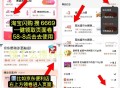 组队10元无门槛可买便利店 ,69-40-10-1=18 ,饿了么 便利店69-50攻略  ,泡面低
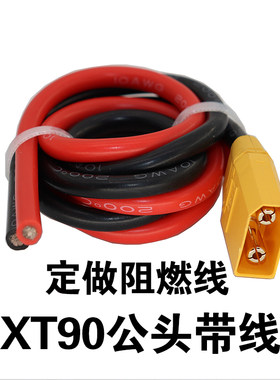 带阻燃线 XT90公头锂电池插头线大电流调香蕉头带线航模型连接器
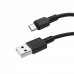 Кабель Hoco X29 Superior Style Micro USB 2A (1m) white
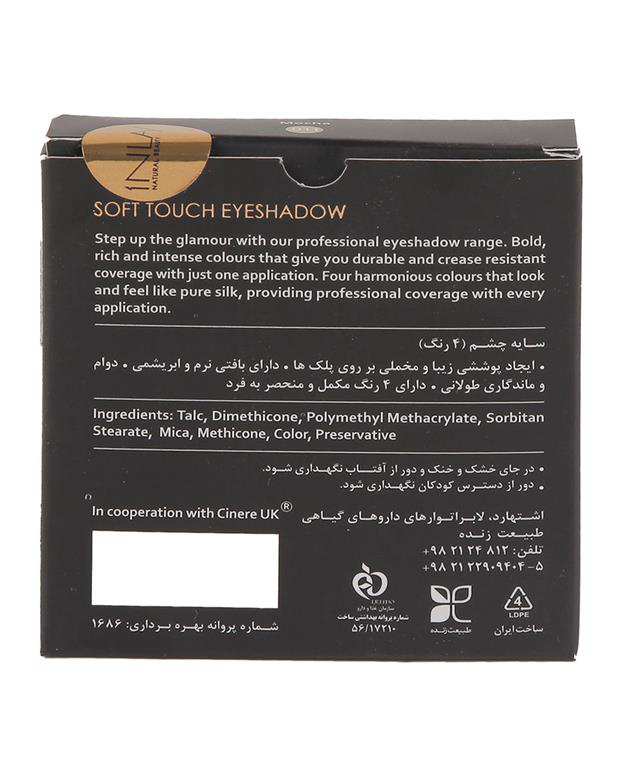 سایه چشم Mocha 11I nlay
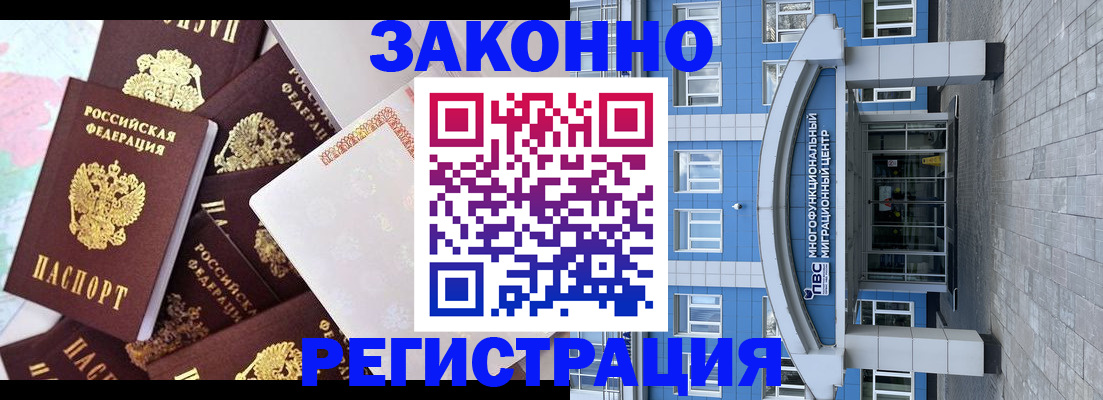 временная регистрация в России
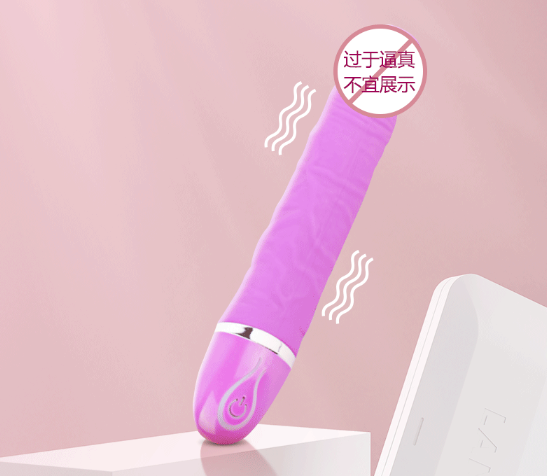 情趣用品咬在嘴里(夫妻常用情趣用品)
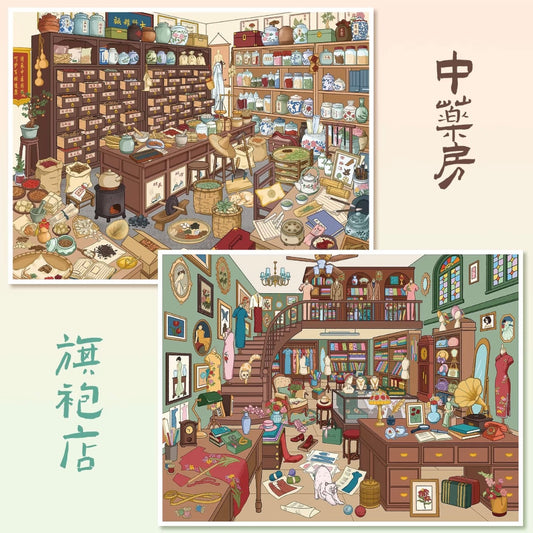 DIY miniature Scene Sticker YiLan Vol. 184 Qipao Shop Traditional Medicine Shop - L 1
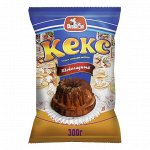 Смесь для выпечки &quot;Кекс шоколадный&quot;, 300 г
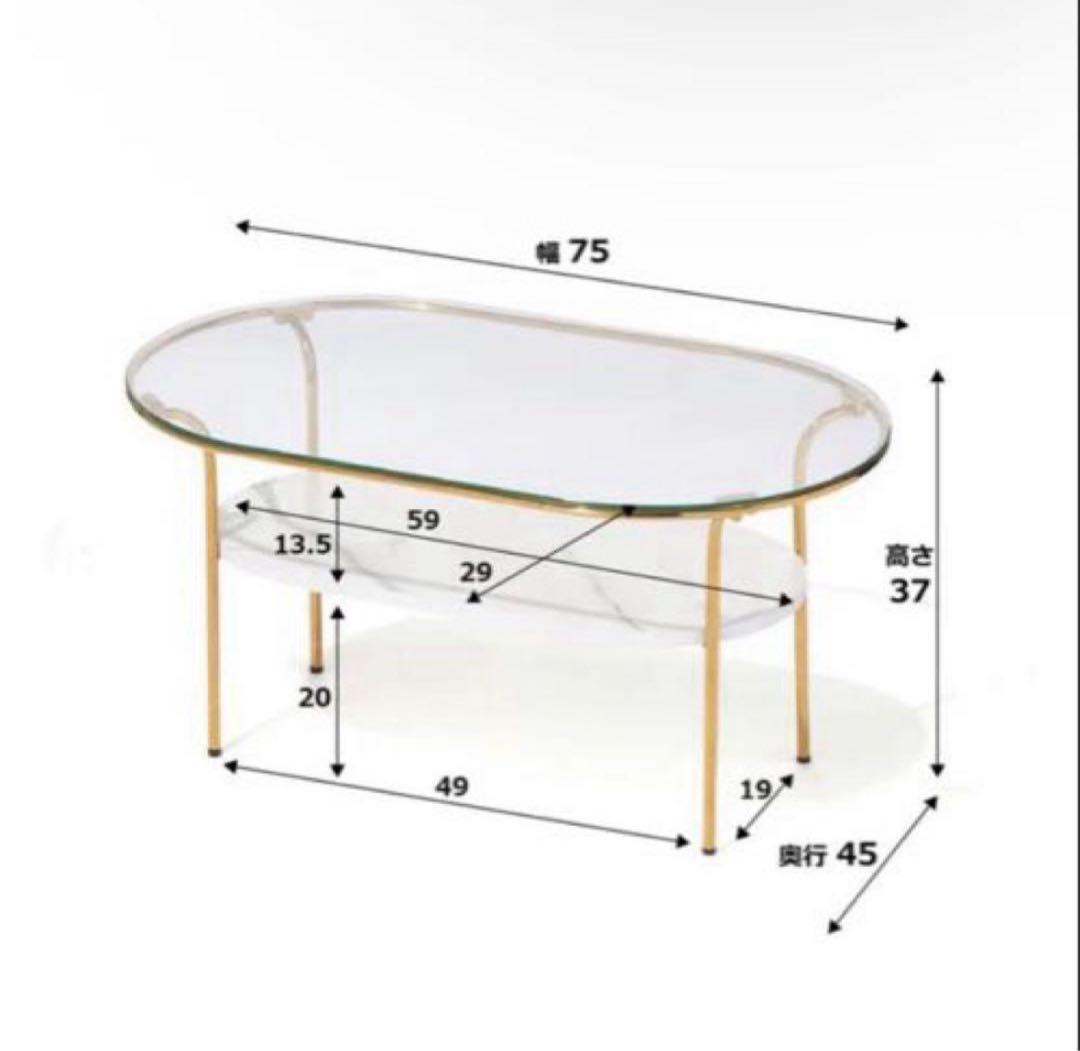 Francfranc レガートコーヒーテーブルS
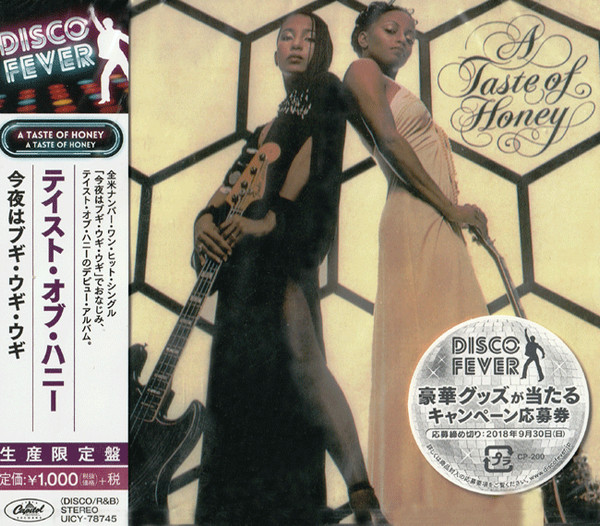 A Taste Of Honey - A Taste Of Honey Cd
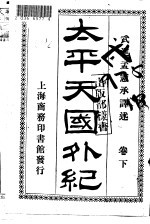 太平天国外纪  下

- - - - - - -

### [PROBLEM DESCRIPTION]
Each line of the data above is to be output exactly; the pictures are not to appear.

### [PROBLEM SOLUTION]
 组队10元无门槛可买便利店 ,69-40-10-1=18 ,饿了么 便利店69-50攻略  ,泡面低
 带阻燃线 XT90公头锂电池插头线大电流调香蕉头带线航模型连接器
 Кабель Hoco X29 Superior Style Micro USB 2A (1m) white
 سایه چشم Mocha 11I nlay
 временная регистрация в России
 情趣用品咬在嘴里(夫妻常用情趣用品)
 DIY miniature Scene Sticker YiLan Vol. 184 Qipao Shop Traditional Medicine Shop - L 1
 Смесь для выпечки &quot;Кекс шоколадный&quot;, 300 г
 Francfranc レガートコーヒーテーブルS
 A Taste Of Honey - A Taste Of Honey Cd
 太平天国外纪  下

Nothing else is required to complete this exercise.